* [Written task 1]: Quote the passage from the thread on counting files in a directory tree verbatim, beginning at the words "Returns a 3-tuple" and stopping after "dirnames + filenames)".

* [Text shown]:
□ □ □ □ □

Bob
Bob

Reputation: 559

Return total number of files in directory and subdirectories

Trying to create a function that returns the # of files found a directory and its subdirectories. Just need help getting started

Upvotes: 52

Views: 55801

Answers (9)

Hans Then
Hans Then

Reputation: 11322

Use os.walk. It will do the recursion for you. See http://www.pythonforbeginners.com/code-snippets-source-code/python-os-walk/ for an example.

total = sum(len(files) for _, _, files in os.walk(folder))

Upvotes: 33

ncoghlan
ncoghlan

Reputation: 41556

One use case for scanning a directory this way is to get an initial count of the number of entries that a subsequent shutil.copytree or archive creation command will need to handle. The following stat_tree function accepts a copytree style ignore filter function (compatible with shutil.ignore_patterns) that allows specification of files and folders to be skipped, and returns counts of the number of files, the number of directories, and optionally the total file size (note: due to the way os.lstat works, symlinks are counted as their symlink size, while hardlinks are counted as their target size).

import os, os.path

def stat_tree(src, ignore=None, *, report_size=True):
    """Count directories and files in a tree (respecting a `copytree` `ignore` filter)

    Returns a 3-tuple of (num_directories, num_files, total_file_size).
    `total_file_size` is always zero if `report_size` is set to `False`
    """
    total_directories = 0
    total_files = 0
    total_file_size = 0
    for this_dir, dirnames, filenames in os.walk(src):
        if ignore is not None:
            ignored_names = ignore(this_dir, dirnames + filenames)
            # Don't count ignored files
            filenames[:] = [name for name in filenames if name not in ignored_names]
            # Don't iterate over ignored directories
            dirnames[:] = [name for name in dirnames if name not in ignored_names]
        total_directories += 1
        total_files += len(filenames)
        if report_size:
            for name in filenames:
                total_file_size += os.lstat(os.path.join(this_dir, name)).st_size
    return total_directories, total_files, total_file_size

Examples:

~/devel$ python3 -c "from stat_tree import stat_tree; print(stat_tree('cpython/Lib'))"
(342, 3990, 88805245)
~/devel$ python3 -c "from stat_tree import stat_tree; from shutil import ignore_patterns; print(stat_tree('cpython/Lib', ignore_patterns('__pycache__')))"
(199, 2272, 42612082)
~/devel$ python3 -c "from stat_tree import stat_tree; print(stat_tree('cpython/Lib', report_size=False))"
(342, 3990, 0)

Upvotes: 1

Kavin Dsouza
Kavin Dsouza

Reputation: 989

Simple solution using glob.

import os.path
from glob import glob

result = sum(
    1
    for k in glob("/Users/home/sample_dir/**/*", recursive=True)
    if os.path.isfile(k)
)
print(result)

□ □ □ □ □

* [Listing]:
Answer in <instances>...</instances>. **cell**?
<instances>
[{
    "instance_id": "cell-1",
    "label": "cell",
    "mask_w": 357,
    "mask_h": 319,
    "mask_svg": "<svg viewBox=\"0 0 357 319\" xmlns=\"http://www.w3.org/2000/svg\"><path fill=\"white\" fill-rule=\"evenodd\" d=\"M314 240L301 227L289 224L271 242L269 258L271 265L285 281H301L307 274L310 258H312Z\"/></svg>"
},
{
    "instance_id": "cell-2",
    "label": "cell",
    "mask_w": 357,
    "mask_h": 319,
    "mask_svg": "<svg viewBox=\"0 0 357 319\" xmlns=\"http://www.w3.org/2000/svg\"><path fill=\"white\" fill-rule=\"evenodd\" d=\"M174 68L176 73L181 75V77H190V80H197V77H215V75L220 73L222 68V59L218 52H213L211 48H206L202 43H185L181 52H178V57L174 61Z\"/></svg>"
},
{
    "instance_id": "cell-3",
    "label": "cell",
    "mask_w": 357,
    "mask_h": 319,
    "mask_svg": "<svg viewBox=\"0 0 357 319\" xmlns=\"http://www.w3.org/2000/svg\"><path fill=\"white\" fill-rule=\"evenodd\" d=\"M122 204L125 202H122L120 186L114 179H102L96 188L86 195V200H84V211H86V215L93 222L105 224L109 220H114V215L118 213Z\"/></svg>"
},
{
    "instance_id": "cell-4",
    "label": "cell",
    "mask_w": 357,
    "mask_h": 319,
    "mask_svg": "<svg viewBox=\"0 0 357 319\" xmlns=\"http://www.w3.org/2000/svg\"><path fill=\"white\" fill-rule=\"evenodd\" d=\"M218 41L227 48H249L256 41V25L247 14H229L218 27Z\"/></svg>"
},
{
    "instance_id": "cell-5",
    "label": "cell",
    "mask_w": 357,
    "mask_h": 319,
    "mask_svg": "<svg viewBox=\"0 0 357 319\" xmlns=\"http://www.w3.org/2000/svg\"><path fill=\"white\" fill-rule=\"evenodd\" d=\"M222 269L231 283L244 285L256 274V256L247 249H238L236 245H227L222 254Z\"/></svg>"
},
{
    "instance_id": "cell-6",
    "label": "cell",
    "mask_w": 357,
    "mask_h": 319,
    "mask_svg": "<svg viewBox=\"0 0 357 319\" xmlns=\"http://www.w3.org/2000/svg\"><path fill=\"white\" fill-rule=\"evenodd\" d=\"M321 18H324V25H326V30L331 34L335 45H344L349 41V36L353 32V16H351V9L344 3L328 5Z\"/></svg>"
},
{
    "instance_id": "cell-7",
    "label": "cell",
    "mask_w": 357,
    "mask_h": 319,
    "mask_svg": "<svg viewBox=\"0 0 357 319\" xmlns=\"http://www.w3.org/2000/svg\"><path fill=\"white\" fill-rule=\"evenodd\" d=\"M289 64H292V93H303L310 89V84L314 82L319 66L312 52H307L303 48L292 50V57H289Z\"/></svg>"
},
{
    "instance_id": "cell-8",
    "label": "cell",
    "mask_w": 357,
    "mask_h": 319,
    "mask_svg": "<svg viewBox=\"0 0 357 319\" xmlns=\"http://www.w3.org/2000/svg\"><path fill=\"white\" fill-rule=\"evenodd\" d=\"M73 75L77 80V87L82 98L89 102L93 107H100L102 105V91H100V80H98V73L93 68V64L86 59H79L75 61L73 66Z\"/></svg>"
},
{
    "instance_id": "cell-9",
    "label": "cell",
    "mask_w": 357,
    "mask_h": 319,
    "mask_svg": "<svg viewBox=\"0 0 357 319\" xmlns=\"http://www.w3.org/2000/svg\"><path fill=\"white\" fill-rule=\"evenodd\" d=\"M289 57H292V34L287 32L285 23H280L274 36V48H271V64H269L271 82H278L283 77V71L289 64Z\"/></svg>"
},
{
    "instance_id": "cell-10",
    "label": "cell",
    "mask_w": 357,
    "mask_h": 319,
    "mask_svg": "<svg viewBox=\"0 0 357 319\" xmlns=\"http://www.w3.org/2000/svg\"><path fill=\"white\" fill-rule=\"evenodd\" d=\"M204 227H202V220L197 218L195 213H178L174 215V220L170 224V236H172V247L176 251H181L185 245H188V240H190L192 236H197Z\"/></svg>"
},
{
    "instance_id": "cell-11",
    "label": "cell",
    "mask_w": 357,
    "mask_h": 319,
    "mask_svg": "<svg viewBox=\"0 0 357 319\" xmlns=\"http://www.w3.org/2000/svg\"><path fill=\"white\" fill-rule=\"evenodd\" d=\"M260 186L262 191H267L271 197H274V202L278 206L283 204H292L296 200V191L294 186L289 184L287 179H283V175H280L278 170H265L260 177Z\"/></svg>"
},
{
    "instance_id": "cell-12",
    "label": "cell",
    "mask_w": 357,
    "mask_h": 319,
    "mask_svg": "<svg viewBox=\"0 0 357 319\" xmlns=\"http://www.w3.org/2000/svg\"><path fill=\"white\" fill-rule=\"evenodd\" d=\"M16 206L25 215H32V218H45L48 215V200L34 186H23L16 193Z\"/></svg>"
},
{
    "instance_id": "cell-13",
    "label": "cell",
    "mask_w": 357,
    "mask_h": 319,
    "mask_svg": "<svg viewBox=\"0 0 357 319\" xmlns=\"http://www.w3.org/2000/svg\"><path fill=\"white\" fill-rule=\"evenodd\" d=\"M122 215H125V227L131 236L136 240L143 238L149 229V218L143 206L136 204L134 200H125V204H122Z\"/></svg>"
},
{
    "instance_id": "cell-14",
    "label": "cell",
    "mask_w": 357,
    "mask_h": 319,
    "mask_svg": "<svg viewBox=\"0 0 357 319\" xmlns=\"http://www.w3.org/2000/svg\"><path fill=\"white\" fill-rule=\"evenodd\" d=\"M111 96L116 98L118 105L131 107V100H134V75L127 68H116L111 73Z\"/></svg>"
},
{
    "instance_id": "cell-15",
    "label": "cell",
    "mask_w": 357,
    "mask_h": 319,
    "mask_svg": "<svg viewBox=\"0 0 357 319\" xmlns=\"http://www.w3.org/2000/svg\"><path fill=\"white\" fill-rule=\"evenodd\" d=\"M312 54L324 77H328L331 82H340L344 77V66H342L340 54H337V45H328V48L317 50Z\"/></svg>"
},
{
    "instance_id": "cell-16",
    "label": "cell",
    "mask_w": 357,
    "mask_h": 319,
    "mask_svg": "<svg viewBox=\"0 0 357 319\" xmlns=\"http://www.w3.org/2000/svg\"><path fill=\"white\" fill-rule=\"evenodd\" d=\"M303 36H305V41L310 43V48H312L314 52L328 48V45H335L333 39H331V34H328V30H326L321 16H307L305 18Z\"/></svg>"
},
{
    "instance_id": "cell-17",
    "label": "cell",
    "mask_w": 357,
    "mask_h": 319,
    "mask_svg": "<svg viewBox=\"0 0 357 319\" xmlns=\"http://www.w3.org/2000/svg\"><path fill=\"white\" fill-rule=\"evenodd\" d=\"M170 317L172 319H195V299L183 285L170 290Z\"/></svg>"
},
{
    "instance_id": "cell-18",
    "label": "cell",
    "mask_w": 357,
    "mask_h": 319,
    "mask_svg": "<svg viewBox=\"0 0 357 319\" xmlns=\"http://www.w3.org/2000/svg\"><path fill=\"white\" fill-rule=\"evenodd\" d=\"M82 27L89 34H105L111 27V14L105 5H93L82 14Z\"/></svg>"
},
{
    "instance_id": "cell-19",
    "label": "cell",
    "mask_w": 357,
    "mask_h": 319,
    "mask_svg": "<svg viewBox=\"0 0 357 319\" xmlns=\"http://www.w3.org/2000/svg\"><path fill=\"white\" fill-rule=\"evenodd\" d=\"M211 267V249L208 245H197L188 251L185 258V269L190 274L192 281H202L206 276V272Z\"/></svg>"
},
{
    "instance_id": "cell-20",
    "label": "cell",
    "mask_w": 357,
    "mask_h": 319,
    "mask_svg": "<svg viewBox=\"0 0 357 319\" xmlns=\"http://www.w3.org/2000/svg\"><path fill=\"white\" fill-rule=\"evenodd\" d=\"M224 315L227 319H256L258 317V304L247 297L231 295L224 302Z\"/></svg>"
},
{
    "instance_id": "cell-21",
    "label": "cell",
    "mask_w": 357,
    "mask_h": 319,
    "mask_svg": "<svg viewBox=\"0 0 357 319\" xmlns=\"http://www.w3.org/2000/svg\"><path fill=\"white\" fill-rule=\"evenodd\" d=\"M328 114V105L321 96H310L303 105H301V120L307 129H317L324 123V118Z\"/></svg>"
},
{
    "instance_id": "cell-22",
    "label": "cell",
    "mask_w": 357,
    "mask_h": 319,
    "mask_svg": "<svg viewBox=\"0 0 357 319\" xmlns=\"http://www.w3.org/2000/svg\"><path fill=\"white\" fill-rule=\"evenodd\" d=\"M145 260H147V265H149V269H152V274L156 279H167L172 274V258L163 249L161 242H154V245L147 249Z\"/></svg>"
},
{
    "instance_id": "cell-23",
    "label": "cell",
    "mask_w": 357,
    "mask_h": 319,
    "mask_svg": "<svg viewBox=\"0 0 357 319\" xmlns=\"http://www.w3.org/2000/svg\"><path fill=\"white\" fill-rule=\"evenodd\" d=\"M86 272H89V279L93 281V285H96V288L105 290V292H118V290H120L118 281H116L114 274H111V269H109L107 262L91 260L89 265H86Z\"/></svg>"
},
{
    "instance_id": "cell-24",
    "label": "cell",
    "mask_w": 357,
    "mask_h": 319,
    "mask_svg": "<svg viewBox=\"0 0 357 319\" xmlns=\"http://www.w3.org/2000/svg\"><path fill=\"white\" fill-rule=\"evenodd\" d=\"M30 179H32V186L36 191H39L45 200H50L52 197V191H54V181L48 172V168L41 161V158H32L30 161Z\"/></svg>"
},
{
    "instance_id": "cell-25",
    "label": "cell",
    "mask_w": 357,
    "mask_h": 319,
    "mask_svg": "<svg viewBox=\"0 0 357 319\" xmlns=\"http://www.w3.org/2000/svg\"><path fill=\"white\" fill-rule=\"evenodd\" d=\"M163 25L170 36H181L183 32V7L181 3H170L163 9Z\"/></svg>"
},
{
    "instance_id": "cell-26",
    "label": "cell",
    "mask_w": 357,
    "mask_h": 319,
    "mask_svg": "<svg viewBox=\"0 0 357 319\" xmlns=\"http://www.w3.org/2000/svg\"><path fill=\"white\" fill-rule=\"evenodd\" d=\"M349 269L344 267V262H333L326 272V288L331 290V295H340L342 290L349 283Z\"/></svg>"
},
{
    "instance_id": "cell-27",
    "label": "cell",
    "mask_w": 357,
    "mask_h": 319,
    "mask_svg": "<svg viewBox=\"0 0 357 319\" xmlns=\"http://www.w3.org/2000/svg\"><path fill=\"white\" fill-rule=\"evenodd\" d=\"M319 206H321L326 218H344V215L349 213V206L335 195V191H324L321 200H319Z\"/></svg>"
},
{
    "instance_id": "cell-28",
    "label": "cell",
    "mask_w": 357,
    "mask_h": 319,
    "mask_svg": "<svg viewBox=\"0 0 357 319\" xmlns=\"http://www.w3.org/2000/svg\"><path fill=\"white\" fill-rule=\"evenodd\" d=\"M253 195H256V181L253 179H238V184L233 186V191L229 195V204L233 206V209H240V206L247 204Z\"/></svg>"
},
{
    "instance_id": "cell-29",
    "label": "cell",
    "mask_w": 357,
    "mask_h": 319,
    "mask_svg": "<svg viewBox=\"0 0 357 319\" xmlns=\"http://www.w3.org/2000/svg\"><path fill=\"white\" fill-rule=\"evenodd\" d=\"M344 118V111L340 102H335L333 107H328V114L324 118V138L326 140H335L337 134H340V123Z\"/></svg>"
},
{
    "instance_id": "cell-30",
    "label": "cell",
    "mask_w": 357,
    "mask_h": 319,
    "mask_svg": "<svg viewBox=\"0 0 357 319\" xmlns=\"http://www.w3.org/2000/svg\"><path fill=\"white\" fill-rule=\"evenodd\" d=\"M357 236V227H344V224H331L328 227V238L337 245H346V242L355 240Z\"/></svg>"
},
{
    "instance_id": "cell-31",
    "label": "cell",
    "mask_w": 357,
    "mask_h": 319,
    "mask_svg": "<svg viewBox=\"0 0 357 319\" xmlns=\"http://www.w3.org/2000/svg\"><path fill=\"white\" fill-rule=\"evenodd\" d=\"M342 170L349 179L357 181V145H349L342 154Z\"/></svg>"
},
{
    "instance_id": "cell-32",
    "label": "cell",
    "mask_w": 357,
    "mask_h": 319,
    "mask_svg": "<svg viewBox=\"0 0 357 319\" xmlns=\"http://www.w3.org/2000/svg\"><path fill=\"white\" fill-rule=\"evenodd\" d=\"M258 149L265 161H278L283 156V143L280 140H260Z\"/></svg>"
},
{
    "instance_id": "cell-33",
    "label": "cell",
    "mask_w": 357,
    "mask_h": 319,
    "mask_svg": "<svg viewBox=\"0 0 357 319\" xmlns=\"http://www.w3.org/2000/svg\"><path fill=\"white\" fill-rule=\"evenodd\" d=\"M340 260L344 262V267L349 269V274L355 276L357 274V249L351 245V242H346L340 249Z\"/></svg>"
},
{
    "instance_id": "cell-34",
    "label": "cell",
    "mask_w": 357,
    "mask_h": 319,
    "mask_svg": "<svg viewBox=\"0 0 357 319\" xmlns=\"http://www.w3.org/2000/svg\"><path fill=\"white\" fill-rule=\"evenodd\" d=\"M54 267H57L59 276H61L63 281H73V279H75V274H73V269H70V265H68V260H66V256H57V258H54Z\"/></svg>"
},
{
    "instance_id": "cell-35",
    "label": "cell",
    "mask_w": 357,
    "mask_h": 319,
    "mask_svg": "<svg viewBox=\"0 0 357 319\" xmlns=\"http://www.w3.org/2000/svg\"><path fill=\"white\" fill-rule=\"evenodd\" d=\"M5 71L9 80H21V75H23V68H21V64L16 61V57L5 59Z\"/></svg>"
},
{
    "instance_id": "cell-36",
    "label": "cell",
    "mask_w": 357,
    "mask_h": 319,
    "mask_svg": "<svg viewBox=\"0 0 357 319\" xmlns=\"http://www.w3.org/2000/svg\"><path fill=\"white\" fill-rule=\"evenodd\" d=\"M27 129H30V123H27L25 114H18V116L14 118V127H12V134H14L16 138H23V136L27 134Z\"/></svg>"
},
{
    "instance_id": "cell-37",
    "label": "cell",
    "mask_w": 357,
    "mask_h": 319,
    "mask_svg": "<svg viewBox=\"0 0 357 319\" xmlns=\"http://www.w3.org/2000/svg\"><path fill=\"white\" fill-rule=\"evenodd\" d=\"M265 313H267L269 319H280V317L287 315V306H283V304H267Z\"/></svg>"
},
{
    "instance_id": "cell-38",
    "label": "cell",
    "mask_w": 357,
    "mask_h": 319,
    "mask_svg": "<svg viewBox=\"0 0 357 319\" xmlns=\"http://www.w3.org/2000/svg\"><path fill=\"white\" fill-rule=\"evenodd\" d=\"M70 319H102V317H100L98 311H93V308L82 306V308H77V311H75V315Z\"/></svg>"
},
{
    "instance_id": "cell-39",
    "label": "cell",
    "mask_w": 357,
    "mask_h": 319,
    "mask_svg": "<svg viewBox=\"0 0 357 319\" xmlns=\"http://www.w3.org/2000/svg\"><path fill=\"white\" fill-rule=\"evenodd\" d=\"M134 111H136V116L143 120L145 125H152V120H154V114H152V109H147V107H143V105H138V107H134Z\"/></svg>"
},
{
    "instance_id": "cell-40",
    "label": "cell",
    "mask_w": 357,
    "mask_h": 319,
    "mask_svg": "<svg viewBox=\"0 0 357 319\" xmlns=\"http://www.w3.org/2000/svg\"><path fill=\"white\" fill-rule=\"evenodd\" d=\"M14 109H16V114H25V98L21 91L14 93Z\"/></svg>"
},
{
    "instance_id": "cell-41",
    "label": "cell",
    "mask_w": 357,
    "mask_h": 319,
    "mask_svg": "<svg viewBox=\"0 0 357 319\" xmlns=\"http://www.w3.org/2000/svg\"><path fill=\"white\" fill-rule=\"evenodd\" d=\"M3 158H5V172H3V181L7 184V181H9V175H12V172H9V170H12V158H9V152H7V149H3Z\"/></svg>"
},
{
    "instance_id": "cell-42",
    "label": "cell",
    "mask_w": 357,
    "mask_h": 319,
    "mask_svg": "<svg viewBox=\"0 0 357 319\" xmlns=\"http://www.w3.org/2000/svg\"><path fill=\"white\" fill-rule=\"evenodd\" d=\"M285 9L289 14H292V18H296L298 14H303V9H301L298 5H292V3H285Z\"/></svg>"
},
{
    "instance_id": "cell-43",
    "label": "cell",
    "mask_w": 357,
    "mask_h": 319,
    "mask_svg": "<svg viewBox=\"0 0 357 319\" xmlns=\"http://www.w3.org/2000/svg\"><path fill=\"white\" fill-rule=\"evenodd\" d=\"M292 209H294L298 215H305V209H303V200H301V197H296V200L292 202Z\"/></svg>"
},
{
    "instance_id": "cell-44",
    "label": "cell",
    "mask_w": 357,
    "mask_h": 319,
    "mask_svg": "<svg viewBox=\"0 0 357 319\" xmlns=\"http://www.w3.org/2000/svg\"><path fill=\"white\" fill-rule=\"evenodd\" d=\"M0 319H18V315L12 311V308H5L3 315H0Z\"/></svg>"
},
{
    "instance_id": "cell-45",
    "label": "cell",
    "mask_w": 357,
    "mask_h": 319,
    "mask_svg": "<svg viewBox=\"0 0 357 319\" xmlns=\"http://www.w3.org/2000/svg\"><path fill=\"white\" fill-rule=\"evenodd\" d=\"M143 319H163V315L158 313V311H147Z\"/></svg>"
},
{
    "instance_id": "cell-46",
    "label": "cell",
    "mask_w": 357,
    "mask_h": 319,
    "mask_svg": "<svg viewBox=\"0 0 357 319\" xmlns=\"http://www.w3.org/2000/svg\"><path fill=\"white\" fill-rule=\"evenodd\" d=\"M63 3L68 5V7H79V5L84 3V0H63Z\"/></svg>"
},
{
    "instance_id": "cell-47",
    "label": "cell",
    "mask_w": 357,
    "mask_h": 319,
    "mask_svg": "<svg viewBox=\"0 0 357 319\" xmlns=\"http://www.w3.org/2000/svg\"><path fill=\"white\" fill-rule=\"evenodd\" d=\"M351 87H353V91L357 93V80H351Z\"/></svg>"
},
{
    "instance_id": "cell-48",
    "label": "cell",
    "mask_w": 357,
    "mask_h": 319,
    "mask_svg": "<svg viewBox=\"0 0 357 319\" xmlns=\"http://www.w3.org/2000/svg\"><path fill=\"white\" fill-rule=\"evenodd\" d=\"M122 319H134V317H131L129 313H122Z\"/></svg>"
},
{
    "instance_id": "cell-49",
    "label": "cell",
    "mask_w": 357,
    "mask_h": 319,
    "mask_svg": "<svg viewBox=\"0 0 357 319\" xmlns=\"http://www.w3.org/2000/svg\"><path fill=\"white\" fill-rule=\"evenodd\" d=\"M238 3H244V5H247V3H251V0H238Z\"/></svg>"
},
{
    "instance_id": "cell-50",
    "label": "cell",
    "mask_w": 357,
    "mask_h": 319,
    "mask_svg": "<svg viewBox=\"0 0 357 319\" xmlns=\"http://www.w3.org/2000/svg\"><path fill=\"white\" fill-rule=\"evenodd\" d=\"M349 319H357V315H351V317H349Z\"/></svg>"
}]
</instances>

□ □ □ □ □

* [Written task 2]: Find every line of the listing above that contains the string "instances", and copy each one.

* [Correct output 1]:
Returns a 3-tuple of (num_directories, num_files, total_file_size).
    `total_file_size` is always zero if `report_size` is set to `False`
    """
    total_directories = 0
    total_files = 0
    total_file_size = 0
    for this_dir, dirnames, filenames in os.walk(src):
        if ignore is not None:
            ignored_names = ignore(this_dir, dirnames + filenames)

* [Correct output 2]:
Answer in <instances>...</instances>. **cell**?
<instances>
</instances>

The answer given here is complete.